Technogym: ottima riposta a livello internazionale

Dalla quotazione in borsa alla conquista di mercati importanti il passo è stato breve e Technogym si propone al giorno d’oggi come una delle realtà italiane più stimate e in ascesa a livello internazionale. Stiamo parlando un’impresa nata in un garage all’inizio degli anni ’80, che ha saputo conquistarsi una fetta di mercato importante lavorando tanto e bene, fino a raggiungere la quotazione in borsa che le ha permesso di spiccare il volo.

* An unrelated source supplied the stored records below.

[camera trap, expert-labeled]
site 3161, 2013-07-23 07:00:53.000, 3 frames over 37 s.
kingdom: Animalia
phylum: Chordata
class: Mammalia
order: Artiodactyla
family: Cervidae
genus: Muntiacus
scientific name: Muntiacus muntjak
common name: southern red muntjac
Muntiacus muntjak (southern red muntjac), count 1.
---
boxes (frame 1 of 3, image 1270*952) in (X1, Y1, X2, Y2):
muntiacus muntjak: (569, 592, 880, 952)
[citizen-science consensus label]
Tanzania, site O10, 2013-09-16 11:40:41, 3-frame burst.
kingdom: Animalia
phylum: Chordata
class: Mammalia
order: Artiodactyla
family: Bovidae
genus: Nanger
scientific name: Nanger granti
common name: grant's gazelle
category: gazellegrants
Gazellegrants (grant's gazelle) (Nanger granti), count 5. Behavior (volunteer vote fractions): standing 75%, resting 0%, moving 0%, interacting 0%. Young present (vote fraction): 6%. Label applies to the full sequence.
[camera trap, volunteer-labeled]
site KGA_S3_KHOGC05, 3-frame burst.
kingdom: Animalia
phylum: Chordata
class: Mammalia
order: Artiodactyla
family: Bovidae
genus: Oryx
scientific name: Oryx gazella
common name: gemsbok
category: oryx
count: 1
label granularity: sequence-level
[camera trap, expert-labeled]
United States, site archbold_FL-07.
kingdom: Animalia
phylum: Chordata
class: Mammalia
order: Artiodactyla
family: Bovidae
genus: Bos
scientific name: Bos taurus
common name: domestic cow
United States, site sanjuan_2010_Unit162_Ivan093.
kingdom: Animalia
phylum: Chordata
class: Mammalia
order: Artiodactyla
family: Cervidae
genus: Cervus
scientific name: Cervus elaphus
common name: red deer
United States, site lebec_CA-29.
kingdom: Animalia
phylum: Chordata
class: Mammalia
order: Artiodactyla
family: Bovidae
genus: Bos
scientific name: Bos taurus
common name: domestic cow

Technogym è una realtà che merita di essere conosciuta, alla luce dell’assunzione di responsabilità di quotarsi i tempi così volatili come quelli che stiamo vivendo. Secondo i vertici non si tratta di un arrivo ma di un puro punto di partenza, che si rivolge alla partecipazione del brand alle prossime Olimpiadi di Rio.

L’azienda è specializzata nella realizzazione di macchinari dedicati allo sport e al benessere fisico e vanta attualmente mezzo miliardo di giro d’affari, proponendosi come azienda leader del settore a livello internazionale. Proprio la platea di Rio sarà un banco di prova importante, perché i prodotti aziendali potranno essere tesati dal fior fiore degli atleti di tutto il mondo, chiamati a prepararsi alle gare con un’attrezzatura che parla italiano.

Technogym guarda quindi al mondo intero, perché sebbene i prodotti vengano realizzati nel nostro paese, il 93% dei ricavi è realizzato fuori dall’Italia. Si tratta di una realtà che vanta 14 filiali suddivisi fra Asia, medio Oriente, Australia, Sud America e Stati Uniti e che annovera circa 2mila dipendenti nel suo complesso. La domanda sorge quindi spontanea, ovvero quali sono gli obiettivi che l’impresa si prefigge e come potrà avvenire una crescita dopo la quotazione in borsa?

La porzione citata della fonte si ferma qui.